Don't you love it when....

Mark Adams

all wood nut
You are canvassing a canoe, coming up on the stem, and the canvas rips 2 inches short of the stem? 100 bucks in junk canvas, 10 minutes trying to find the hammer after you threw it, and a generally crappy mood the rest of the day.
 
... and no particular "lessons learned" either... except perhaps to aim the hammer somewhere easier to find if this situation ever repeats itself.
 
Canvassed a canoe in my earlier days and scorched the canvas with a propane torch as directed. Everything was fine until, upon admiring my work, I noticed smoke coming from the opposite side of the canoe. Investigation revealed that canvas doesn't carry a flame very well, but will smolder up the side of the canoe from where a ragged thread caught fire! Many choice words and a laborious patch job later and I was able to salvage the canvas. No one will know until that canoe is recanvassed...
 
That's just a minor annoyance, fueled by your silly sense of craftsmanship and your desire to do good work.:)

Picture this scenaro:
It's 1971, you're 19 years old and have just signed a contract with Elektra Records and they have just paid you a fairly healthy chunk of money as an advance. It's the first real money you've ever had, so naturally, the first thing you do is go out and order a couple of canoes - one of them is a special-ordered 16' keelless Guide, the other is a decked C-2 whitewater canoe.

After a month or two, they arrive and are gorgeous. About fourteen months pass and when you have time, you're really enjoying using both of them. Then the following spring you notice a split in the canvas about 6" long below one gunwale in the stern seat area. Upon inspection, you find a piece of Dacron sailcloth that formerly was glued-in, behind the canvas, to patch the split. Since glue doesn't stick well to the Dacron and since canvas and Dacron have very different stretch characteristics, the glue has predictably failed, the extra filler over the rip has cracked and the split in the canvas has opened up big-time.

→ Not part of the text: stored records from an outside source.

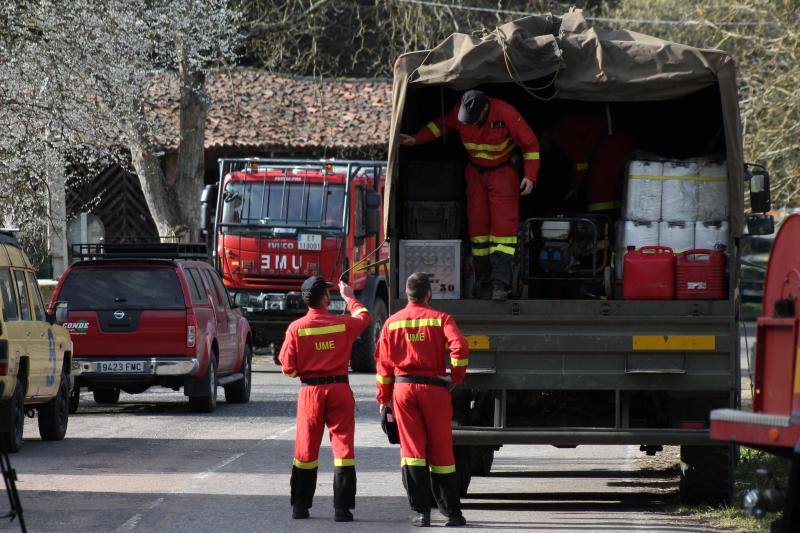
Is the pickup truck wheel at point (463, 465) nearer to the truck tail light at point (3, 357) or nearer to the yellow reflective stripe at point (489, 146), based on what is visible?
the yellow reflective stripe at point (489, 146)

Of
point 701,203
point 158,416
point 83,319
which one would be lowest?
point 158,416

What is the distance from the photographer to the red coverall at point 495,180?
10773mm

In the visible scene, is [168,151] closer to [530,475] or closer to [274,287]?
[274,287]

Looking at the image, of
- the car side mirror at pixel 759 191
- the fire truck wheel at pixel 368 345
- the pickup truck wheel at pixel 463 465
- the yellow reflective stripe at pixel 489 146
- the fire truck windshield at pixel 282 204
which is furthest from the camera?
the fire truck wheel at pixel 368 345

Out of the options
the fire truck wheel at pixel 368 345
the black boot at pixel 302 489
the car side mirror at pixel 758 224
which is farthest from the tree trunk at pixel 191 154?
the black boot at pixel 302 489

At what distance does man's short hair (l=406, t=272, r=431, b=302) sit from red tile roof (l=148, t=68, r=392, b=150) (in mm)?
23893

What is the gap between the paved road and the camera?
995 centimetres

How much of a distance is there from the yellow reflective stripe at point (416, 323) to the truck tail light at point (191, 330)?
7.75 metres

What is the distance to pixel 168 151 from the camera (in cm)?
3441

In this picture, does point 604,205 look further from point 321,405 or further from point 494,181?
point 321,405

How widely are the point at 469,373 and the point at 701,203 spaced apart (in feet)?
7.02

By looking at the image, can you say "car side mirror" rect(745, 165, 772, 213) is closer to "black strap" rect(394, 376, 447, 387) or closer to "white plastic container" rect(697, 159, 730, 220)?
"white plastic container" rect(697, 159, 730, 220)

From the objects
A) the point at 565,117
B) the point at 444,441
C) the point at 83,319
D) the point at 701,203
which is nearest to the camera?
the point at 444,441

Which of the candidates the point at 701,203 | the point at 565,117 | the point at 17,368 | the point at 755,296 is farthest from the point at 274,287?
the point at 755,296
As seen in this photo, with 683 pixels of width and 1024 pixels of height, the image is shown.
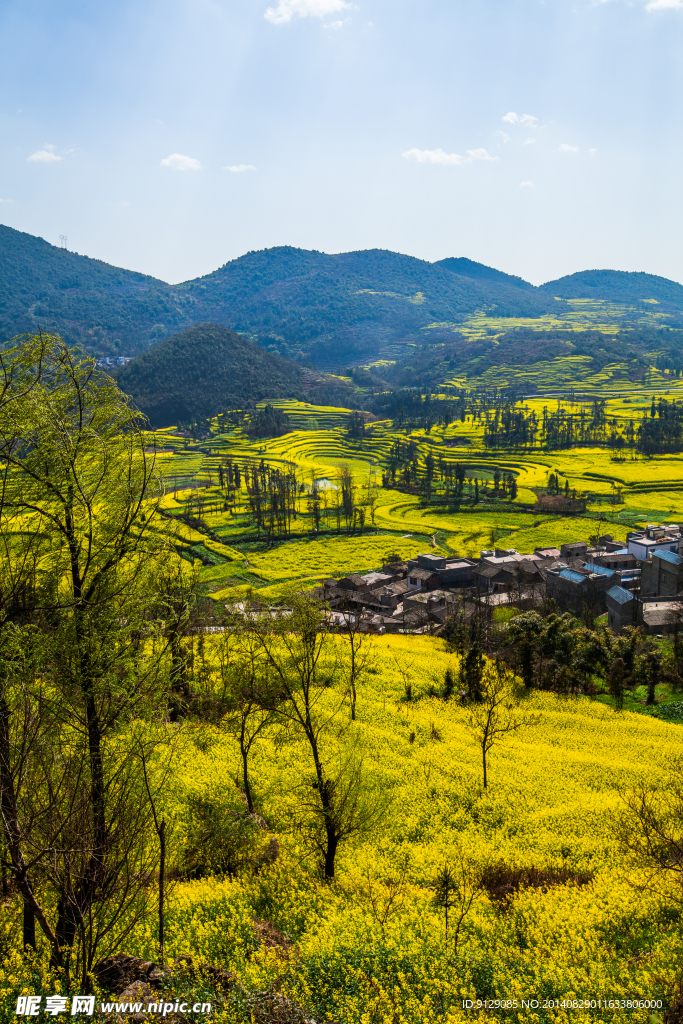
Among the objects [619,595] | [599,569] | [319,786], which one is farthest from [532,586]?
[319,786]

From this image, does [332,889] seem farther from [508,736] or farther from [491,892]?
[508,736]

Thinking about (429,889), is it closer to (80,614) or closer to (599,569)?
(80,614)

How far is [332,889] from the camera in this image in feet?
41.7

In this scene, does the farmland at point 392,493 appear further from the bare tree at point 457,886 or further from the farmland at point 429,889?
the bare tree at point 457,886

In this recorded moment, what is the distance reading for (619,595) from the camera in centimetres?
4106

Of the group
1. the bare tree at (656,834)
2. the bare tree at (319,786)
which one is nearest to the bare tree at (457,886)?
the bare tree at (319,786)

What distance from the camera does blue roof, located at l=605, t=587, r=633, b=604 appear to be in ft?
131

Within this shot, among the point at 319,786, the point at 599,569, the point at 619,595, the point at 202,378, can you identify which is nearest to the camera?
the point at 319,786

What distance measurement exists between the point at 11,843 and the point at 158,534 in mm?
4252

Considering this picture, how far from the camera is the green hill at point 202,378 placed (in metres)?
154

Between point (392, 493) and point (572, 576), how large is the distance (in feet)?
170

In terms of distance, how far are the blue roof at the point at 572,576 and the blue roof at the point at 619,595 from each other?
7.70 ft

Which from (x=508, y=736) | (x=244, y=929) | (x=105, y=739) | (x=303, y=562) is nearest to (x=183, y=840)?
(x=244, y=929)

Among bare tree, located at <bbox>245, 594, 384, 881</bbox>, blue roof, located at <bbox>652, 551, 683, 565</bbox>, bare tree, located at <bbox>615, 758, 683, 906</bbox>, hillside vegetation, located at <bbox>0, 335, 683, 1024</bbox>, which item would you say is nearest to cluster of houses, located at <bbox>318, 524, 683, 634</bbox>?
blue roof, located at <bbox>652, 551, 683, 565</bbox>
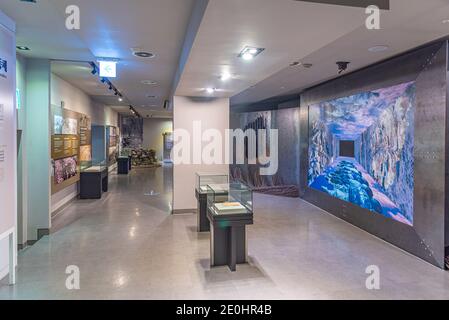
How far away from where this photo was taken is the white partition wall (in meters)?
3.33

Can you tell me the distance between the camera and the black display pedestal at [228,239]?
385 centimetres

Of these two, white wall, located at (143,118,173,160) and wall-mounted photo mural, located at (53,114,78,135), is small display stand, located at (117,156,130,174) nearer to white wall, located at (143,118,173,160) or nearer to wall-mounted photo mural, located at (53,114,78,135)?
white wall, located at (143,118,173,160)

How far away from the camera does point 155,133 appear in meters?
20.3

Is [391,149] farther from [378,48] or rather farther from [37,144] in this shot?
[37,144]

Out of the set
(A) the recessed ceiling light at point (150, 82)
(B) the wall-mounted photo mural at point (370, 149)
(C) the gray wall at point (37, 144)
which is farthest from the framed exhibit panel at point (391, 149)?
(C) the gray wall at point (37, 144)

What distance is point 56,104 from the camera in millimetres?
6852

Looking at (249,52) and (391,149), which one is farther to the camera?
(391,149)

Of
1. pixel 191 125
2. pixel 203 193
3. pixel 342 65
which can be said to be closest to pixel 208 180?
pixel 203 193

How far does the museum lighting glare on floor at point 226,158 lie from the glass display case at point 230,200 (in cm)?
3

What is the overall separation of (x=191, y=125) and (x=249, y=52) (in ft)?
12.3

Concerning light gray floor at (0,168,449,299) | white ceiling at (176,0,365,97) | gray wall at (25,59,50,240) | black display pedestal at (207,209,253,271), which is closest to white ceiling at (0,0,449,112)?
white ceiling at (176,0,365,97)

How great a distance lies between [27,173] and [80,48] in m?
2.42

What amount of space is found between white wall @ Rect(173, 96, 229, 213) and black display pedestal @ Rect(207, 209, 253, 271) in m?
3.07
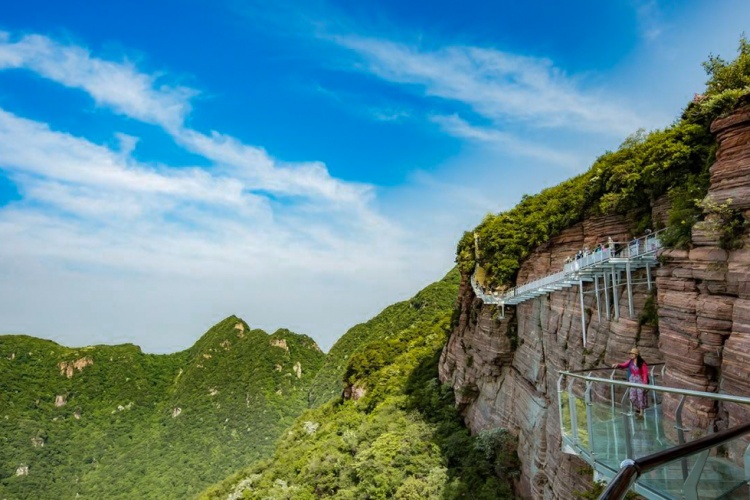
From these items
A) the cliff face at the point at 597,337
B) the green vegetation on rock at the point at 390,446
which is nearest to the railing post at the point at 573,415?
the cliff face at the point at 597,337

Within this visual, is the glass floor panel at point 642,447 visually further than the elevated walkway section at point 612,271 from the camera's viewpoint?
No

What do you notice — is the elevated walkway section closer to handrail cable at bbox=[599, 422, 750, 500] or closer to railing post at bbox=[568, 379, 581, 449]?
railing post at bbox=[568, 379, 581, 449]

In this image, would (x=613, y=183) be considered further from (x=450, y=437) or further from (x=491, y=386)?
(x=450, y=437)

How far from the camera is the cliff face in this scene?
9242mm

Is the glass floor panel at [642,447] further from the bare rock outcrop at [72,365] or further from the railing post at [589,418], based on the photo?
the bare rock outcrop at [72,365]

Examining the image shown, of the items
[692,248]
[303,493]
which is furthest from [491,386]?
[692,248]

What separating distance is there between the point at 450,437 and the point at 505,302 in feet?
27.3

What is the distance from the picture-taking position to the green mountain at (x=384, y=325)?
7005 cm

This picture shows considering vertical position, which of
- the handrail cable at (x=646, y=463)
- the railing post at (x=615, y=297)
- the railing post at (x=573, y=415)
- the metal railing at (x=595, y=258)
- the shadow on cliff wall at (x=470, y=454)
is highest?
the metal railing at (x=595, y=258)

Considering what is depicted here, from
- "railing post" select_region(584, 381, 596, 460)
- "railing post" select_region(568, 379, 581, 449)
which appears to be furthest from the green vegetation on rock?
"railing post" select_region(584, 381, 596, 460)

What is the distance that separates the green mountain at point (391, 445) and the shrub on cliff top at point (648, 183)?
9084 millimetres

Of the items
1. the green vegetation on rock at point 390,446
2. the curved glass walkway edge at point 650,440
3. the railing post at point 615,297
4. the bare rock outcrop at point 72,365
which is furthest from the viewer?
the bare rock outcrop at point 72,365

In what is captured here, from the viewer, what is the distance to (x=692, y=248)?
35.0 ft

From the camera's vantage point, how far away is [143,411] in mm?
104500
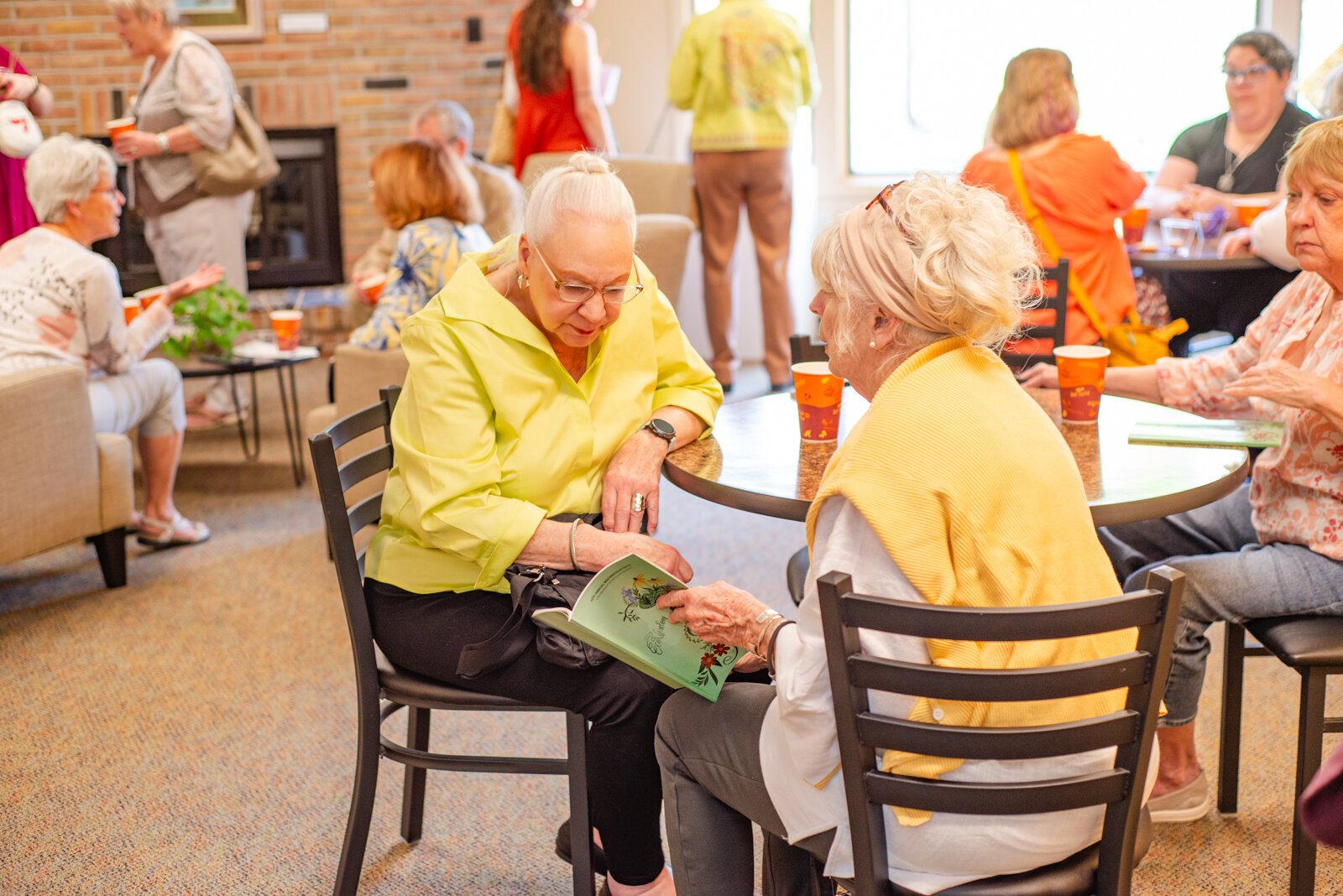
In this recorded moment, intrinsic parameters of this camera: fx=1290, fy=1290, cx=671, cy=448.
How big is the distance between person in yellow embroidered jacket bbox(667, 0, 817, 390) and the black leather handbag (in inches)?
151

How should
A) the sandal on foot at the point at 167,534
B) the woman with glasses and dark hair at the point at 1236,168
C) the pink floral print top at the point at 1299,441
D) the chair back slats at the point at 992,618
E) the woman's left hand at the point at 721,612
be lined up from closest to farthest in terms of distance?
the chair back slats at the point at 992,618, the woman's left hand at the point at 721,612, the pink floral print top at the point at 1299,441, the sandal on foot at the point at 167,534, the woman with glasses and dark hair at the point at 1236,168

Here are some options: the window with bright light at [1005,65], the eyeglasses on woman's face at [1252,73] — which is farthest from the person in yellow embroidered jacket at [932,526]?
the window with bright light at [1005,65]

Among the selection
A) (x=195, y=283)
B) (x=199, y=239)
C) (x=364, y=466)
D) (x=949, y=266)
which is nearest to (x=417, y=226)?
(x=195, y=283)

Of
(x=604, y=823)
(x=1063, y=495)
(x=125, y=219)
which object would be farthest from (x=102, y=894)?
(x=125, y=219)

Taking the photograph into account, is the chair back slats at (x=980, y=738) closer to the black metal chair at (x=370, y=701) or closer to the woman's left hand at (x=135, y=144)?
the black metal chair at (x=370, y=701)

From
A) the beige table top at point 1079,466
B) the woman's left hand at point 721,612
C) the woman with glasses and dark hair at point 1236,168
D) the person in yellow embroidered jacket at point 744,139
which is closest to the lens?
the woman's left hand at point 721,612

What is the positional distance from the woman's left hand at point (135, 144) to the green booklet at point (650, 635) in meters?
3.87

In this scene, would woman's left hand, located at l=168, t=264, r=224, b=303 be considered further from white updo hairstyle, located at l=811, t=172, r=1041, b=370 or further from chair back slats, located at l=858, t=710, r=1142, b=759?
chair back slats, located at l=858, t=710, r=1142, b=759

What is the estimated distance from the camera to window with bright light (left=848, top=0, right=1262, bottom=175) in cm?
578

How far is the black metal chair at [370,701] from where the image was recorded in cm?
188

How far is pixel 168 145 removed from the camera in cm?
498

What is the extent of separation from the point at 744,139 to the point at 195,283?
7.78 feet

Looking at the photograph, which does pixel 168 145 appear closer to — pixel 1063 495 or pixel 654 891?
pixel 654 891

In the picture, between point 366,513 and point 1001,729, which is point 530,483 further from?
point 1001,729
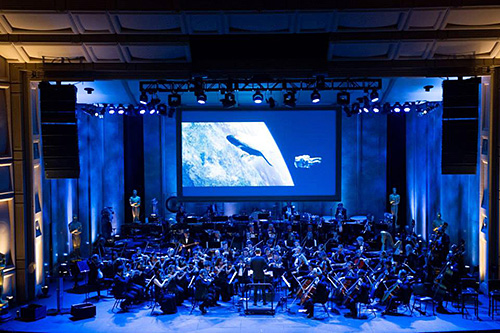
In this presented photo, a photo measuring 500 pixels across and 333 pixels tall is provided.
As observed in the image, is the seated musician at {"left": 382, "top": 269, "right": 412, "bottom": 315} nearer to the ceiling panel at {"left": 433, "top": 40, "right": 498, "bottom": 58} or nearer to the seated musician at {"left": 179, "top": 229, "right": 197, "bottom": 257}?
the ceiling panel at {"left": 433, "top": 40, "right": 498, "bottom": 58}

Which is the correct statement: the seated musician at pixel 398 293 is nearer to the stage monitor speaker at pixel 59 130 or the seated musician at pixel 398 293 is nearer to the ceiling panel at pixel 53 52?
the stage monitor speaker at pixel 59 130

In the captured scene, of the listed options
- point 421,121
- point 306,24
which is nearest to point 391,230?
point 421,121

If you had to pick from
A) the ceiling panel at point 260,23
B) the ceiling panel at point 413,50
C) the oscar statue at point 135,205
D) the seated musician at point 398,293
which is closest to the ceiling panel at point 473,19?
the ceiling panel at point 413,50

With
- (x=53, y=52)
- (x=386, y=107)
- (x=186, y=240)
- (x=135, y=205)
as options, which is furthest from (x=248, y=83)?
(x=135, y=205)

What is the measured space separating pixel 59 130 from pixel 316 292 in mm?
7444

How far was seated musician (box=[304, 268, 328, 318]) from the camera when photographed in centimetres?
1112

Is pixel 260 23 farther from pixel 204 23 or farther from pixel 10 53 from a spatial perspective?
pixel 10 53

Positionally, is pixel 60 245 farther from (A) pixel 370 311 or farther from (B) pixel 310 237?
(A) pixel 370 311

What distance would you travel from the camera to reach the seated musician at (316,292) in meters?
11.1

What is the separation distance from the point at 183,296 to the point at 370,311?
15.0 feet

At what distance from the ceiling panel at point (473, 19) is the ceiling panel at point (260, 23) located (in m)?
3.49

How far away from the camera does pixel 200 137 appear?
19016 millimetres

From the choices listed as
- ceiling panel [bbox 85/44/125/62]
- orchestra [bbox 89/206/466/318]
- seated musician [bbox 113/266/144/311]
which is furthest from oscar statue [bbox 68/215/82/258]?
ceiling panel [bbox 85/44/125/62]

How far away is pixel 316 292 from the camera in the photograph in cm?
1116
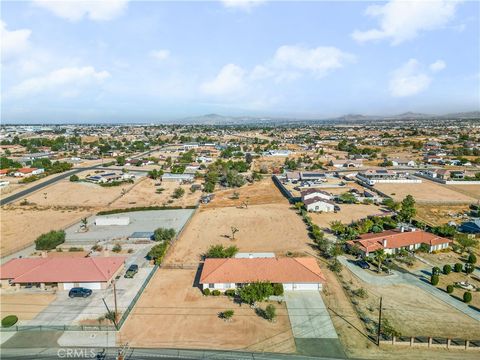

A phone call to the factory tells you that it's out of warranty and that they can re-canvas the boat for about half the price of a new one, if you're willing to pay the freight half-way across the country both ways. Unfortunately, there isn't any internet yet and there are no books on wood canvas canoe building written yet, so you're on your own with no help. You order a roll of new canvas, a gallon of filler, a quart of primer and a quart of enamel. It all arrives and with it is a two-page instruction sheet that starts out "Stretch canvas until tight all around." - and that's about all the help you're going to get.

I won't bore everyone with the rest of the gory details, but consider yourself lucky that you care enough in this case to bite the bullet and fix the problem, rather than to try to hide it, and that you've been able to learn the process from people who know how to do it and are willing to share that information.